Third setup in three months. Bought a Sage Barista Pro in mid-December and thought it was great, after my Bialetti. A month later it faiiled and was returned to the manufacturer.

Went for a higher end machine that cost slightly over twice the price of the Barista Pro. Then bought the Mignon XL. Coffee heaven.

Then the second machine failed after a month. The dealer kindly refunded me fully, no quibble.

Today saw my third setup. The excellent Mignon XL, bought from Bella Barista. Now partnered with the Rocket Mozzafiato R, which was recommended by David at Bella Barista. To be fair to David he didn't upsell me to it, he recommended the ECM Mechanika Slim. But I had to have the Rocket.

Took me four shots to get it set up. Then during the rest of the day I have necked an unreasonable amount of double shots, plus a capp to check the steamer. Sublime coffee. Love the look of the machine, really like the build quality.

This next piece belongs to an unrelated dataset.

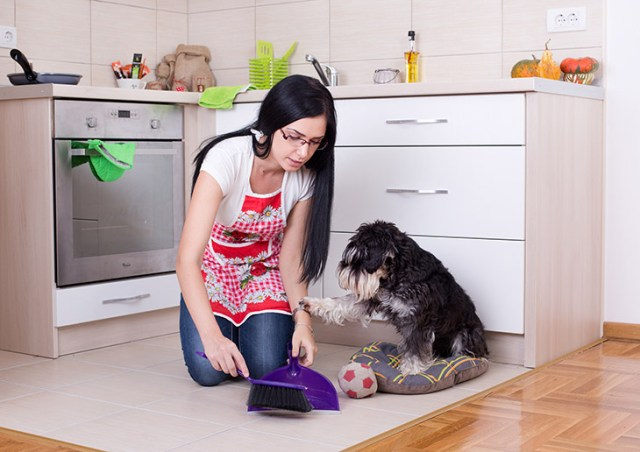 7 Tips for Keeping Your House Clean, Even If You Have a Dog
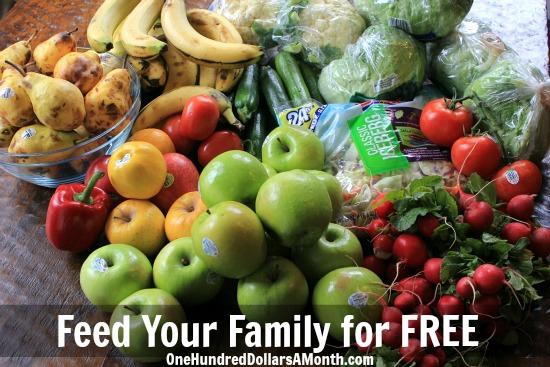 feed your family for free mavis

Service from Bella Barista was excellent, all the way from the advice on Friday, selecting the machine on Monday and it arriving and being setup by BB early this morning.


----------



## daveandmairi (Jul 22, 2020)

They seem to have set it up wrong. The 'right' knob is on the left 😁

Lovely looking machine. Enjoy!


----------



## vct (Apr 13, 2020)

It's a beaut! Definitely up there for dream machine for me. Have you plumbed it in yet?


----------